Mit der ersten Quantensimulation einer Gitter-Eichfeldtheorie schlagen Innsbrucker Physiker eine Brücke zwischen Hochenergiephysik und Atomphysik. Die Forschungsgruppen um Rainer Blatt und Peter Zoller berichten in der Fachzeitschrift Nature, wie sie mit einem Quantencomputer die spontane Entstehung von Elementarteilchen-Paaren aus einem Vakuum simuliert haben.

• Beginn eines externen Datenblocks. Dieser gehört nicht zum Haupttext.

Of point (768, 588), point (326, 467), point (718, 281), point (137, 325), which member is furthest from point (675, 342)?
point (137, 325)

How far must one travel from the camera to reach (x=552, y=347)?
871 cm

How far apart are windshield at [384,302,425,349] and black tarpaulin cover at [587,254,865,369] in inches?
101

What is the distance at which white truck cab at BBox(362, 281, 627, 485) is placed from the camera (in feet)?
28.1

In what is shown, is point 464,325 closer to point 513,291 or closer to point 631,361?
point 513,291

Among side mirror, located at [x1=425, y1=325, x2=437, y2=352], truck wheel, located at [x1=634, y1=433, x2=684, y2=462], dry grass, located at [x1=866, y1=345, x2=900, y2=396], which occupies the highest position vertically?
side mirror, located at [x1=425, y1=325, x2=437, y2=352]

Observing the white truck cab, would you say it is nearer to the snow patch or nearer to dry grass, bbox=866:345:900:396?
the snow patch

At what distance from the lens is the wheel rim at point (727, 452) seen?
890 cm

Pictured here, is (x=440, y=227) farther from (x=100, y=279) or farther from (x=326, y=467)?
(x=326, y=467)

Die kleinsten bekannten Bausteine der Materie sind die Elementarteilchen, deren Eigenschaften die Teilchenphysik mit dem sogenannten Standardmodell beschreibt. Spätestens seit dem Nachweis des Higgs-Teilchens 2012 am europäischen Kernforschungszentrum CERN gilt das Modell als weitgehend bestätigt. Allerdings sind viele Aspekte dieser Theorie noch nicht verstanden und können aufgrund ihrer Komplexität auf klassischen Computern auch nicht zufriedenstellend untersucht werden. Quantensimulatoren könnten hier in Zukunft Abhilfe schaffen, indem sie einzelne Aspekte der Elementarteilchenphysik in einem Quantensystem nachbilden. Einen Schritt in diese Richtung haben nun Physiker der Universität Innsbruck und des Instituts für Quantenoptik und Quanteninformation (IQOQI) der Österreichischen Akademie der Wissenschaften gesetzt. Die Forschungsgruppen um Rainer Blatt und Peter Zoller haben zum weltweit ersten Mal eine Gitter-Eichfeldtheorie in einem Quantensystem simuliert und berichten darüber in der Fachzeitschrift Nature.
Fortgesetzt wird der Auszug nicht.